La boue des États-Unis de Donald Trump sur le Groenland ne concerne pas la Russie. Moscou pointe le doigt à l'OTAN, qui dans l'Arctique pose les fondations d'un nouvel affrontement. Poutine prend la parole au Forum international de Mumansk Arctic et allume les projecteurs sur une zone qui est devenue stratégique pour les principaux pouvoirs de la planète.
« La Russie n'a jamais menacé personne dans l'Arctique. Nous observons soigneusement les développements les plus récents, nous augmentons nos compétences en réponse. Nous protégerons nos intérêts, le maintien de la paix et de la stabilité dans la région polaire assureront le développement à longs termes », a déclaré le président Russo.
Aider à Trump: « Le Groenland ne concerne pas la Russie »
Ses paroles semblent refléter, à certains égards, à celles de Trump. Les États-Unis, comme on le sait, visent l'annexion du Groenland. « Nous avons besoin de nous pour la sécurité nationale et internationale », répète le président américain. Et à Poutine, dans l'ensemble, ça semble bien. « Le plan américain est grave », explique le président russe avec un excursus historique rapide sur le Groenland. Les projets Stars and Stripes sont « sérieux » et ont des « racines historiques » qui vont au-delà de la poussée de Trump pour obtenir le contrôle de l'île arctique, un territoire autonome danois.
« Nous parlons de plans sérieux des Américains du Groenland.

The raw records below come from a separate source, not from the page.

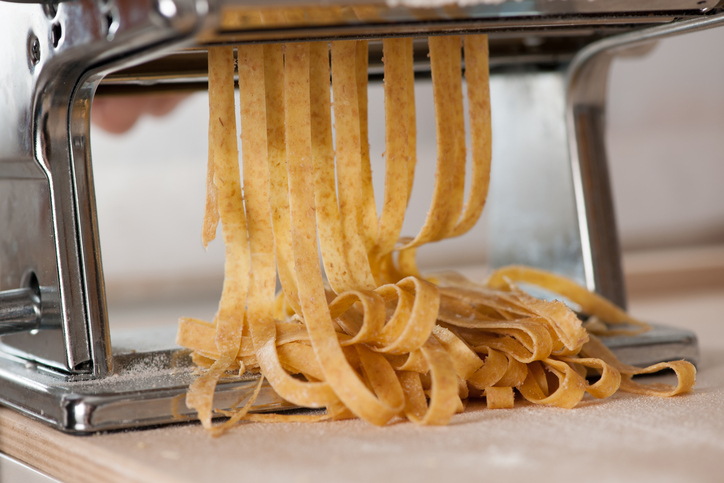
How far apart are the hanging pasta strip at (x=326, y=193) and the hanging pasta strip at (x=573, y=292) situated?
0.63 feet

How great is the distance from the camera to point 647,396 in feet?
1.85

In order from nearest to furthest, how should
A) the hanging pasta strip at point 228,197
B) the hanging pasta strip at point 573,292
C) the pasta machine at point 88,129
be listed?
the pasta machine at point 88,129 → the hanging pasta strip at point 228,197 → the hanging pasta strip at point 573,292

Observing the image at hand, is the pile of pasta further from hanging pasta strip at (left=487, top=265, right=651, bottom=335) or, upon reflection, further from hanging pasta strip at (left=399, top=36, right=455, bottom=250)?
hanging pasta strip at (left=487, top=265, right=651, bottom=335)

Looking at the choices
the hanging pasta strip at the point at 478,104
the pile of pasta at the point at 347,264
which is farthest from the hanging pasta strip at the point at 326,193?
the hanging pasta strip at the point at 478,104

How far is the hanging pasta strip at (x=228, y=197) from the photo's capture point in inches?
22.0

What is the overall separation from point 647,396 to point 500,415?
0.12m

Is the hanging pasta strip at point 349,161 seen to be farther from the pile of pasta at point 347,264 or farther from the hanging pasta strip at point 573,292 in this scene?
the hanging pasta strip at point 573,292

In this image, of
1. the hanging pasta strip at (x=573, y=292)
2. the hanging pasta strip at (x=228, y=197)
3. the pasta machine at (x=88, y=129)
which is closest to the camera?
the pasta machine at (x=88, y=129)

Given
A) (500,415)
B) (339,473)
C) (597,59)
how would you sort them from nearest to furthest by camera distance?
(339,473) < (500,415) < (597,59)

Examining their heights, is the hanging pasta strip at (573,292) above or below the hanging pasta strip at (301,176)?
below

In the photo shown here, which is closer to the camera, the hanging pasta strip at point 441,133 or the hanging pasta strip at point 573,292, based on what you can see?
the hanging pasta strip at point 441,133

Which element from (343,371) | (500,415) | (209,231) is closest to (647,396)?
(500,415)

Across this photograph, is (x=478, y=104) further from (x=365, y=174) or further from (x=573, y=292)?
(x=573, y=292)

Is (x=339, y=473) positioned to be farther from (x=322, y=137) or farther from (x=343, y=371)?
(x=322, y=137)
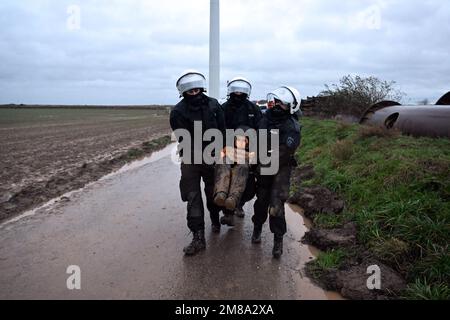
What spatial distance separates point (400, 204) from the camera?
15.4ft

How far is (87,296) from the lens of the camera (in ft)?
11.3

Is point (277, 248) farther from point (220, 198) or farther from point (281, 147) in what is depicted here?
point (281, 147)

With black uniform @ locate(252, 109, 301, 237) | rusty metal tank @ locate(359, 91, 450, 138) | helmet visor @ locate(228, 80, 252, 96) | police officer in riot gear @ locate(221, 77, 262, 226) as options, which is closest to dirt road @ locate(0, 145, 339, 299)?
black uniform @ locate(252, 109, 301, 237)

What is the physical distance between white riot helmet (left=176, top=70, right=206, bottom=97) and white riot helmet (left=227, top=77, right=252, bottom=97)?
58 centimetres

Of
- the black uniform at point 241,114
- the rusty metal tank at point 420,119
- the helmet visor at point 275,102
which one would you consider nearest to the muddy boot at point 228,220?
the black uniform at point 241,114

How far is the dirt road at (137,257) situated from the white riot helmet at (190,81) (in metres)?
2.07

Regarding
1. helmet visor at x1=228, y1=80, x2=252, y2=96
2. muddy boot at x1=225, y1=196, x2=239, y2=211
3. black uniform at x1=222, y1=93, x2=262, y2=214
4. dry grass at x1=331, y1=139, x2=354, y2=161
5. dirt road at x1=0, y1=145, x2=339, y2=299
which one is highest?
helmet visor at x1=228, y1=80, x2=252, y2=96

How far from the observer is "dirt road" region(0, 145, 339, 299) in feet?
11.8

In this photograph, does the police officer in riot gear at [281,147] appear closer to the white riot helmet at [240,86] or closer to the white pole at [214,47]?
the white riot helmet at [240,86]

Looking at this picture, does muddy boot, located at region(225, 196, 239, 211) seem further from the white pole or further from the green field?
the white pole

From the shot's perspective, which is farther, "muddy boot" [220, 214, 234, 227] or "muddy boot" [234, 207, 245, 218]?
"muddy boot" [234, 207, 245, 218]

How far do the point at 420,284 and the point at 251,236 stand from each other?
226cm

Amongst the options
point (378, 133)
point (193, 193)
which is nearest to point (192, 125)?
point (193, 193)
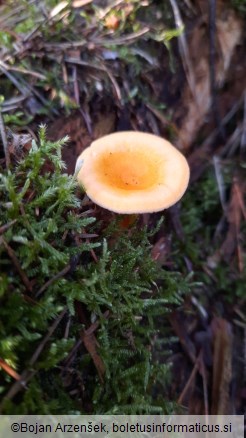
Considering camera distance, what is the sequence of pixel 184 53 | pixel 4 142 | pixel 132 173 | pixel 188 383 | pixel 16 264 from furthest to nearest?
pixel 184 53 → pixel 188 383 → pixel 132 173 → pixel 4 142 → pixel 16 264

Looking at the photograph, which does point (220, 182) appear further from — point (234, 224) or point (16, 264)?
point (16, 264)

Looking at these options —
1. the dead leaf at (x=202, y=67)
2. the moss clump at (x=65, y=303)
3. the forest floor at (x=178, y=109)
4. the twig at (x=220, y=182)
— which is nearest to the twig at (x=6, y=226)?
the moss clump at (x=65, y=303)

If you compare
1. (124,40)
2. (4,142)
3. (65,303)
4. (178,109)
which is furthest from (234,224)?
(4,142)

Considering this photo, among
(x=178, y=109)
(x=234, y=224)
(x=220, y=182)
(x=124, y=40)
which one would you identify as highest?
(x=124, y=40)

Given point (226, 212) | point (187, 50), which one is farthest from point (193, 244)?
point (187, 50)

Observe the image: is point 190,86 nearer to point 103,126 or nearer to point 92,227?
point 103,126
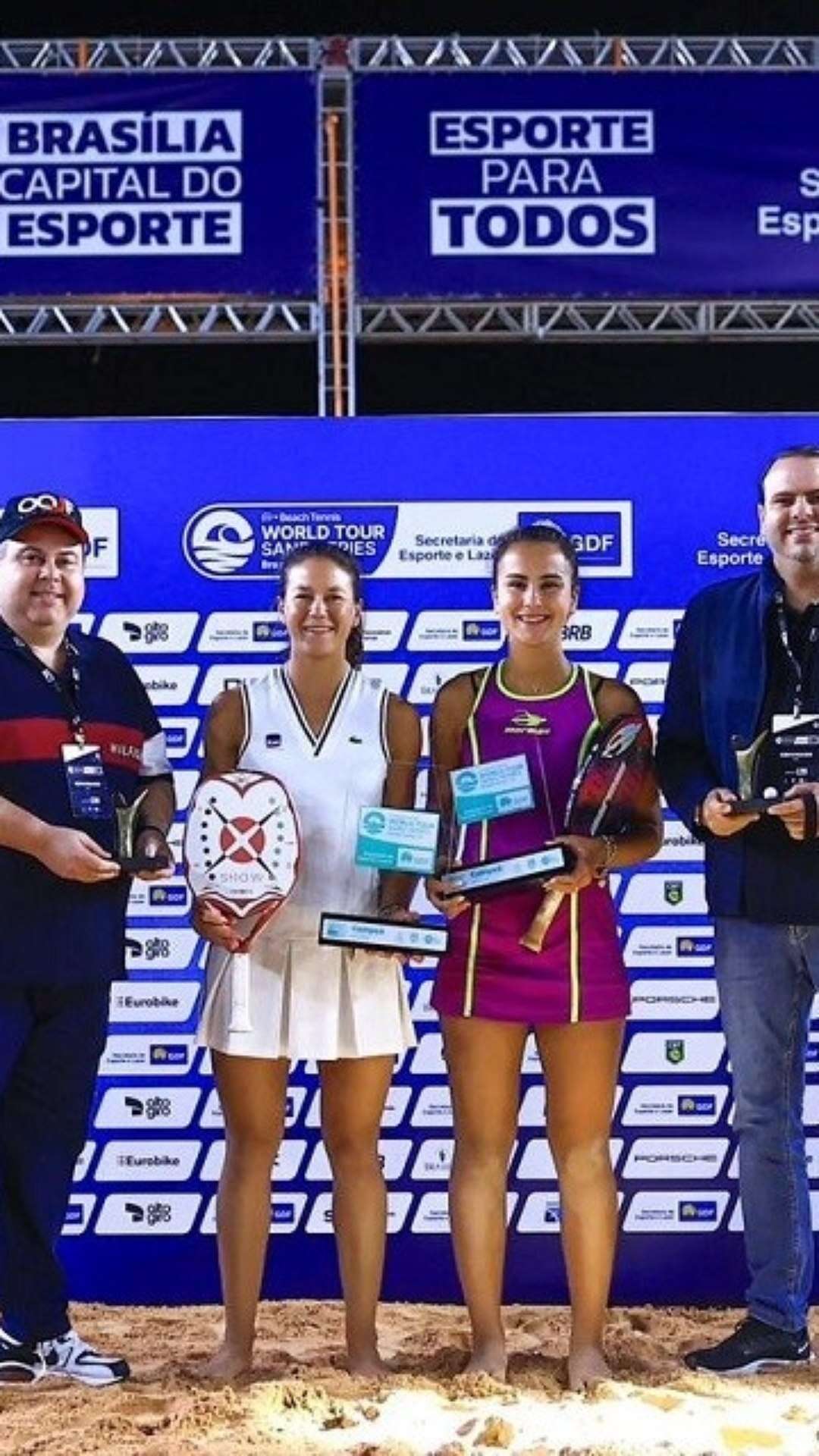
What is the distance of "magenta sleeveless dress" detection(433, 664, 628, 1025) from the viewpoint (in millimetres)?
2912

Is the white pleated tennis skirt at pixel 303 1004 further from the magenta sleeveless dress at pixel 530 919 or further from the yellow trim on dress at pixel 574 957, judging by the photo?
the yellow trim on dress at pixel 574 957

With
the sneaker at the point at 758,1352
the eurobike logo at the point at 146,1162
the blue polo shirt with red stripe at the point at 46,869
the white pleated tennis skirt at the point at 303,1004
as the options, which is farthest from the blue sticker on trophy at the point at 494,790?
the eurobike logo at the point at 146,1162

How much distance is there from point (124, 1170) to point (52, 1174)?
0.78m

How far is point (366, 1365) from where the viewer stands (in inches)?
118

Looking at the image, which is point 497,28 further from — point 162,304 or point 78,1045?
point 78,1045

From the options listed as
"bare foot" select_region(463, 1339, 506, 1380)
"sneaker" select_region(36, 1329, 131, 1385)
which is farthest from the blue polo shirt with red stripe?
"bare foot" select_region(463, 1339, 506, 1380)

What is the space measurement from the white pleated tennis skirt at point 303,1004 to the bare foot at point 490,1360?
590 millimetres

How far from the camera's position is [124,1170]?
12.5 ft

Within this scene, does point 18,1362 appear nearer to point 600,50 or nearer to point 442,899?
point 442,899

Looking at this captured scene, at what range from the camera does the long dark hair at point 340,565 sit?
122 inches

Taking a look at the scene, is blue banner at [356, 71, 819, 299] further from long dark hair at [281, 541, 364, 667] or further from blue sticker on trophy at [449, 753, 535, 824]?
blue sticker on trophy at [449, 753, 535, 824]

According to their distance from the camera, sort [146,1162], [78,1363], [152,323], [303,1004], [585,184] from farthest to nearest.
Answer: [152,323] → [585,184] → [146,1162] → [78,1363] → [303,1004]

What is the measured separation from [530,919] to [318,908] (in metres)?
0.39

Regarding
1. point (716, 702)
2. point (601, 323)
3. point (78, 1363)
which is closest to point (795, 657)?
point (716, 702)
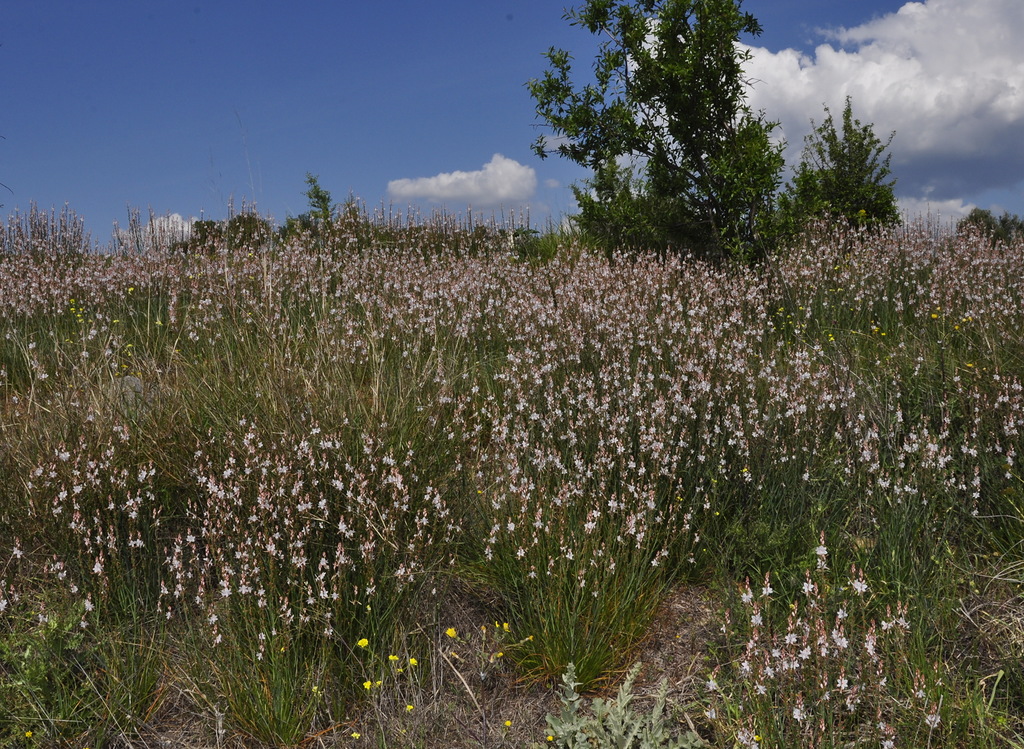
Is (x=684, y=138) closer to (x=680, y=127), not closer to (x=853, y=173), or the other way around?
(x=680, y=127)

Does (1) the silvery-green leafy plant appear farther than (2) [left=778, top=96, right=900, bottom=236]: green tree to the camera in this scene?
No

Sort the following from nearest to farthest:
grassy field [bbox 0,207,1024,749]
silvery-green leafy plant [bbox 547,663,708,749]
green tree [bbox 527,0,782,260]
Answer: silvery-green leafy plant [bbox 547,663,708,749]
grassy field [bbox 0,207,1024,749]
green tree [bbox 527,0,782,260]

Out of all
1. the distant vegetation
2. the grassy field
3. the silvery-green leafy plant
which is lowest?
the silvery-green leafy plant

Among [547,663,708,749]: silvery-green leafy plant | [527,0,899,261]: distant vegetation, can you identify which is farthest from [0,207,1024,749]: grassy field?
[527,0,899,261]: distant vegetation

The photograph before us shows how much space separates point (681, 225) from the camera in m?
10.1

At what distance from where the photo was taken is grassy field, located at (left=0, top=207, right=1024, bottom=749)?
307 centimetres

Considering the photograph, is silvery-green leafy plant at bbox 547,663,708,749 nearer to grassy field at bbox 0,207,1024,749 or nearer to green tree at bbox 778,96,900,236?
grassy field at bbox 0,207,1024,749

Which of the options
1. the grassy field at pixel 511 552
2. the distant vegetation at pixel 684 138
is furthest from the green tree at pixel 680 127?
the grassy field at pixel 511 552

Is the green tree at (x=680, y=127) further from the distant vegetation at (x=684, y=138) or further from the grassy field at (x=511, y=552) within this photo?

Ces plans ont des racines historiques de longue date », explique le chef du Kremlin. Les États-Unis « continueront à avoir un intérêt militaire et économique pour l'Arctique. Le Groenland est une question qui ne nous concerne pas, elle implique deux États », explique le chapitre qui a rapidement l'archivage.
« L'OTAN cherche le choc dans l'Arctique »
L'OTAN se retrouve dans les vues, tout comme les pays européens se rencontrent à Paris pour dire non à la suppression des sanctions contre Moscou dans le contexte des négociations pour mettre fin à la guerre en Ukraine.
« Les pays de l'OTAN considèrent que l'Arctique est une base pour un conflit et de nouveaux membresLa Finlande et la Suède ont un rôle actif « , explique Poutine. » La Russie n'a jamais menacé personne dans l'Arctique, mais protégera de manière fiable sa souveraineté « , réitère-t-il, annonçant une augmentation de la présence militaire dans la région.
Ouvrir les affaires
En arrière-plan, un message d'ouverture aux futures collaborations. « La Russie est prête à entreprendre des projets avec des pays amicaux, un jour, le moment viendra pour la coopération avec l'Occident », explique Poutine, envoyant un vague signal de relaxation. « La Russie – spécifie le président – est ouvert à la création de coentreprises avec d'autres pays dans le domaine de la logistique maritime ».